Task objective
Restate, word for word, every line of the data.

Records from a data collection

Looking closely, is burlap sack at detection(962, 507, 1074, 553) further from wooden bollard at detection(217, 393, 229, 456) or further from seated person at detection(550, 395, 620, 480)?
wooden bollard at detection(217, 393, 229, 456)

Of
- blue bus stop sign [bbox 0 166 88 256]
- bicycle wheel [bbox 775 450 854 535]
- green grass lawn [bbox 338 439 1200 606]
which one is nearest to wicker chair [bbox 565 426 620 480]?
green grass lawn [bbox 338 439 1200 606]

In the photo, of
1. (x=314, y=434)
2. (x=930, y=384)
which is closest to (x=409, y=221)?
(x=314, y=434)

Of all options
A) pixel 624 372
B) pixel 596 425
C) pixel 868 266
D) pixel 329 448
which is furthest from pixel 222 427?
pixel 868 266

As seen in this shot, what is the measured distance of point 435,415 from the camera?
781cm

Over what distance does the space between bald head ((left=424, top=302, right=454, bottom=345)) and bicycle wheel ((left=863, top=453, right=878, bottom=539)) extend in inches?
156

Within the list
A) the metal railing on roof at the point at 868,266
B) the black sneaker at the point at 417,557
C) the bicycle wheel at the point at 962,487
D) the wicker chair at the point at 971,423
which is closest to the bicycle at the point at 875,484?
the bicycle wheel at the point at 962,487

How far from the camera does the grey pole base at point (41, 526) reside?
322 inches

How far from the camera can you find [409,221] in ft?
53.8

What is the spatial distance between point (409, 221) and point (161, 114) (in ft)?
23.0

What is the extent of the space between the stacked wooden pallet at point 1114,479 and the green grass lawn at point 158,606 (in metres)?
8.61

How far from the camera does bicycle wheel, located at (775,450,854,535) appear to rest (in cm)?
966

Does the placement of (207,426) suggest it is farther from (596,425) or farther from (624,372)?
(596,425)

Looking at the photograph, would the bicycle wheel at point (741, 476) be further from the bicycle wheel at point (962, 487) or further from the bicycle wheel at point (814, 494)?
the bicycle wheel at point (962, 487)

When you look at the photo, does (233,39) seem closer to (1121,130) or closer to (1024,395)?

Answer to this problem
Looking closely, is burlap sack at detection(962, 507, 1074, 553) further from wooden bollard at detection(217, 393, 229, 456) or further from seated person at detection(550, 395, 620, 480)?
wooden bollard at detection(217, 393, 229, 456)

Of
- blue bus stop sign [bbox 0 166 88 256]
- bicycle wheel [bbox 775 450 854 535]
- green grass lawn [bbox 338 439 1200 606]
which one is nearest to wicker chair [bbox 565 426 620 480]?
green grass lawn [bbox 338 439 1200 606]

In the photo, of
1. (x=314, y=434)
2. (x=930, y=384)
which is closest to (x=409, y=221)?
(x=314, y=434)

Of all options
A) pixel 624 372
B) pixel 596 425
C) pixel 868 266
D) pixel 329 448
which is furthest from pixel 222 427?
pixel 868 266

As seen in this shot, what is the measured distance of point 435,415 from the camera?
781cm

Over what distance does the space between bald head ((left=424, top=302, right=454, bottom=345)) and bicycle wheel ((left=863, top=453, right=878, bottom=539)) extend in inches?
156

Within the list
A) the metal railing on roof at the point at 868,266
B) the black sneaker at the point at 417,557
C) the bicycle wheel at the point at 962,487
D) the wicker chair at the point at 971,423
which is closest to the bicycle at the point at 875,484?
the bicycle wheel at the point at 962,487

How far from the camera does the grey pole base at point (41, 526) reside?
322 inches

How far from the camera can you find [409,221] in ft?
53.8

What is the spatial distance between point (409, 221) and point (161, 114) (in ft)?
23.0

What is the extent of the space between the stacked wooden pallet at point 1114,479 and the green grass lawn at point 158,606 (in metres)?
8.61

How far from the camera does bicycle wheel, located at (775,450,854,535) appear to rest (in cm)?
966

Does the placement of (207,426) suggest it is farther from (596,425) or farther from (624,372)?
(596,425)

Looking at the photograph, would the bicycle wheel at point (741, 476) be further from the bicycle wheel at point (962, 487) or further from the bicycle wheel at point (814, 494)?
the bicycle wheel at point (962, 487)

When you look at the photo, does (233,39) seem closer to (1121,130) or closer to (1024,395)?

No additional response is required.